We introduced two new terms:
- static ID — an id assigned to the first version of the created asset and it never changes during the whole lifetime of the asset,
- version ID — an unique ID that is used to identify each particular version of the asset in the linked list, you can also used it in Dgraph queries when looking for the exact asset version.
Both these IDs were implemented as UUIDs. In the below diagram, I have used ordinary numbers to better represent the relation.
Static and Version IDs representation
NOTE: As you can notice, there is no next version reference to the newly created draft version — this was on purpose to allow reverting changes in drafts and dropping drafts without messing with previous/next relations of stable versions.
You can probably struggle with an idea how we do identify which version to use when. Frankly saying, it’s very easy — it depends on the context:
- When creating a new version (a new draft), you can start from the latest submitted version only, when the draft already exists and you have created it, exactly this version (a draft version) will be used.
- When using one asset in another asset (a text content in another text content), you can only select a submitted version of the asset. And once the relations uses/used by were set and the outer asset was submitted, the versions were sealed.
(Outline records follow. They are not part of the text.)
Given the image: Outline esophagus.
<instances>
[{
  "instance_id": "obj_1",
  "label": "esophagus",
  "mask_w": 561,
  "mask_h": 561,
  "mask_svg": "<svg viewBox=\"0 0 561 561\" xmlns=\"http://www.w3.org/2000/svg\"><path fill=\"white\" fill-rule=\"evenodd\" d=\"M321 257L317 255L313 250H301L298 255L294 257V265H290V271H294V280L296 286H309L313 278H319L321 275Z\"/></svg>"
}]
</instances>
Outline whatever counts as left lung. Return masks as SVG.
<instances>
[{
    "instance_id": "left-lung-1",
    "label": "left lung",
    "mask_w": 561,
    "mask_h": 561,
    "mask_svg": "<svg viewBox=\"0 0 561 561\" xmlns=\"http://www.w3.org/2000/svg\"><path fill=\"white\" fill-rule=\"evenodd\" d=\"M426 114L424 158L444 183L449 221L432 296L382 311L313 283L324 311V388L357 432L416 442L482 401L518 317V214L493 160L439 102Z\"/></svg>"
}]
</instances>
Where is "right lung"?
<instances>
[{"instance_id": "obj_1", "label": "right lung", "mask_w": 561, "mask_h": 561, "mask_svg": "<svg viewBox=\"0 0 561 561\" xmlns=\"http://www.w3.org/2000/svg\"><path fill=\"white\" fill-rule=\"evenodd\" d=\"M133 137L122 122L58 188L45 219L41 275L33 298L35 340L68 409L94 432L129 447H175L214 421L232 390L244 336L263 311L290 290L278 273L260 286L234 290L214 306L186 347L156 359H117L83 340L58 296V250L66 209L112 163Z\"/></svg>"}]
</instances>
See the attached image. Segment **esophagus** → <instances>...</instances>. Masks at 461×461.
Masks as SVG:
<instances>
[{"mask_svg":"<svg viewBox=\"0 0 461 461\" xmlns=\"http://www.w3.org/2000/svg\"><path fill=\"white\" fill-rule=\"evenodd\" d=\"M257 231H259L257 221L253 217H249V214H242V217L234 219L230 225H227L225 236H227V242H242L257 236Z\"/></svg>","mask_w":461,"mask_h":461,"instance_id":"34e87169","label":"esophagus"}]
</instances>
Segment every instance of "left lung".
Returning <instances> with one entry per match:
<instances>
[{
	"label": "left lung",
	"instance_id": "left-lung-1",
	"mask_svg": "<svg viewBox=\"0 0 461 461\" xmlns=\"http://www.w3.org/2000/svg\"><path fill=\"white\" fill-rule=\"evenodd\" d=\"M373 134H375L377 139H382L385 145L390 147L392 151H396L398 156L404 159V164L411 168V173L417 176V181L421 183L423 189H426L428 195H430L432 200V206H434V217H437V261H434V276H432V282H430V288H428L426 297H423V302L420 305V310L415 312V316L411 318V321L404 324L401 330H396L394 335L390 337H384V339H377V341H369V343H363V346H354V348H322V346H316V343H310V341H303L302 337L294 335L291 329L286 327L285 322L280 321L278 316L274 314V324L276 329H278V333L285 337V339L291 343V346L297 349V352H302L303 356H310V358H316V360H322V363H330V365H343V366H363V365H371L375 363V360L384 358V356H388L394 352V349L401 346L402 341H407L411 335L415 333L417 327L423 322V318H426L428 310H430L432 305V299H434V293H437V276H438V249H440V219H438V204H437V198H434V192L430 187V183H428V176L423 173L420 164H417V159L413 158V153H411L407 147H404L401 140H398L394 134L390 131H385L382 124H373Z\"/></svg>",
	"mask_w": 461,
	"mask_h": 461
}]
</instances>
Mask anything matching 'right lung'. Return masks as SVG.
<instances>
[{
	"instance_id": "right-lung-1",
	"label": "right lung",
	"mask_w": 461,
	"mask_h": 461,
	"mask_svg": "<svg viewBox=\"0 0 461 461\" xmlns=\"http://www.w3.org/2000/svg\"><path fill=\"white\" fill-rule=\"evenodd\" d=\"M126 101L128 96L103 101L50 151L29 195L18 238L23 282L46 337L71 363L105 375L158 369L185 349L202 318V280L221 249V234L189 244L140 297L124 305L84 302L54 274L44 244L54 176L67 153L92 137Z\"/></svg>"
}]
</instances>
Uses & Used By relations between different versions of assets
By implementing Static and Version IDs, with support of uses & used by and previous & next version relations, we were able to implement all the requirements that our CMS had to fulfill.
There is more
Another requirement that was discovered during development process was the ability to use different versions of assets used in a template to assemble a test communication.
As I mentioned in my previous post, each asset is represented by two structures: a node in graph database (a node in Dgraph) and a content definition (either JSON or a binary one stored in Cassandra).
In case of the JSON definition, we had been defining uses & used by relations using just a Static ID. We didn’t put a direct reference to the Version ID of the Static ID — such information was only stored in the graph as presented above. And which version to use dependent on which version of graph of assets we had been evaluating.
Relation in content definition
In our assembling process, the first step was to collect all the versions used in the graph of assets. This is just a simple map (we called it the Reference Map), where keys were Static IDs and values Version IDs. Having the Version IDs, we exactly knew which versions of assets to use. So when the assembler was processing a given definition and detected a reference to another asset, through the Reference Map it was fetching a proper version of the asset from our CMS.
You can easily imagine a situation when the Reference Map is modified on fly by a user to check if a new version of the asset will fit the old shoes, so their can test the communication before even publishing a new version.
Versioning is very hard to understand and it’s even harder to implement. We started with just simple parent/child relations, then we added previous/next relations, and finally implemented uses/used by relations. To be honest, if the order was different, we wouldn't have been able to do it.
Yet, by setting these relations, the Reference Map idea popped up and it happened in the middle of development, no one was expecting to have such a solution when we started our journey. These are the advantages of your home-made CMS you can discover in some time. That’s why I mean it was the best option.